_Dataset_
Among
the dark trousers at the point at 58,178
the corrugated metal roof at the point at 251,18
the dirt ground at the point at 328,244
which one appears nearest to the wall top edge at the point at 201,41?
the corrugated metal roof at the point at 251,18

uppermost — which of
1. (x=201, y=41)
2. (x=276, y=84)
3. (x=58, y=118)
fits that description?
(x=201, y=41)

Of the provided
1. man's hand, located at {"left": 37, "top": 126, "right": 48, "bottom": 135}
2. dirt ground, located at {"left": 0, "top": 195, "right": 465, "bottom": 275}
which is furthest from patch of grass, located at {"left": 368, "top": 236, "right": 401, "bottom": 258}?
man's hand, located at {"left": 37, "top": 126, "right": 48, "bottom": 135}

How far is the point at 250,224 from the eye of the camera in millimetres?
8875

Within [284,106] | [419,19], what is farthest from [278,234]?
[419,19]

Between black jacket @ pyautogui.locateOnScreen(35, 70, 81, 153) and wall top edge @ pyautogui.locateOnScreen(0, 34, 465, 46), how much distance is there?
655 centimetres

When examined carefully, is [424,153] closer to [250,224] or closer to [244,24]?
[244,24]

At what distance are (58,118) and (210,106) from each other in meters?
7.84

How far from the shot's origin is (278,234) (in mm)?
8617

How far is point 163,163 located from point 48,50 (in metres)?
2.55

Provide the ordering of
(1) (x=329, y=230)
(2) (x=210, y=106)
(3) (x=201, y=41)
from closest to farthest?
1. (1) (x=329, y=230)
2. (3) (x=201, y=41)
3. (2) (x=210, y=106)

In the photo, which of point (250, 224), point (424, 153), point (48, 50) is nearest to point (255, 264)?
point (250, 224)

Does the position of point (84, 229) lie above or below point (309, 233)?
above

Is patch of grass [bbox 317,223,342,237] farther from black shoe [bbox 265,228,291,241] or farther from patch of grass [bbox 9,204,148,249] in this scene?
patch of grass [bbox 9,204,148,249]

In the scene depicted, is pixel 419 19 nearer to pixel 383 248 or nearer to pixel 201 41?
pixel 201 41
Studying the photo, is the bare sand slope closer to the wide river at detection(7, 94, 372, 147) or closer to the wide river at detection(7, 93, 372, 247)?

_Your objective_
Reproduce all of the records above word for word, keeping every line in its original order and form.

_Result of this task_
Among
the dark trousers at the point at 58,178
the corrugated metal roof at the point at 251,18
the dirt ground at the point at 328,244
which one appears nearest to the wall top edge at the point at 201,41?
the corrugated metal roof at the point at 251,18

uppermost — which of
1. (x=201, y=41)
2. (x=276, y=84)
3. (x=58, y=118)
fits that description?
(x=201, y=41)

Of the provided
1. man's hand, located at {"left": 37, "top": 126, "right": 48, "bottom": 135}
2. dirt ground, located at {"left": 0, "top": 195, "right": 465, "bottom": 275}
which is furthest from patch of grass, located at {"left": 368, "top": 236, "right": 401, "bottom": 258}?
man's hand, located at {"left": 37, "top": 126, "right": 48, "bottom": 135}

How far is the point at 250,224 from the eye of the camera in millimetres?
8875

Within [284,106] | [419,19], what is farthest from [278,234]?
[419,19]

Between black jacket @ pyautogui.locateOnScreen(35, 70, 81, 153) and wall top edge @ pyautogui.locateOnScreen(0, 34, 465, 46), how much distance is there?
655 centimetres

When examined carefully, is [424,153] closer to [250,224] or closer to [244,24]?
[244,24]

At what distance are (58,118) and (210,106) from each other in meters?
7.84

How far from the shot's origin is (278,234) (in mm)?
8617

How far is point 163,163 located from point 48,50 (in metres)?
2.55

Provide the ordering of
(1) (x=329, y=230)
(2) (x=210, y=106)
(3) (x=201, y=41)
from closest to farthest?
1. (1) (x=329, y=230)
2. (3) (x=201, y=41)
3. (2) (x=210, y=106)

In the photo, which of point (250, 224), point (424, 153), point (48, 50) is nearest to point (255, 264)?
point (250, 224)

Does the position of point (84, 229) lie above or below point (309, 233)?
above

Is patch of grass [bbox 317,223,342,237] farther from black shoe [bbox 265,228,291,241] or farther from patch of grass [bbox 9,204,148,249] in this scene?
patch of grass [bbox 9,204,148,249]

In the scene depicted, is pixel 419 19 nearer to pixel 383 248 or nearer to pixel 201 41?
pixel 201 41
Studying the photo, is the bare sand slope closer to the wide river at detection(7, 94, 372, 147) or closer to the wide river at detection(7, 93, 372, 247)?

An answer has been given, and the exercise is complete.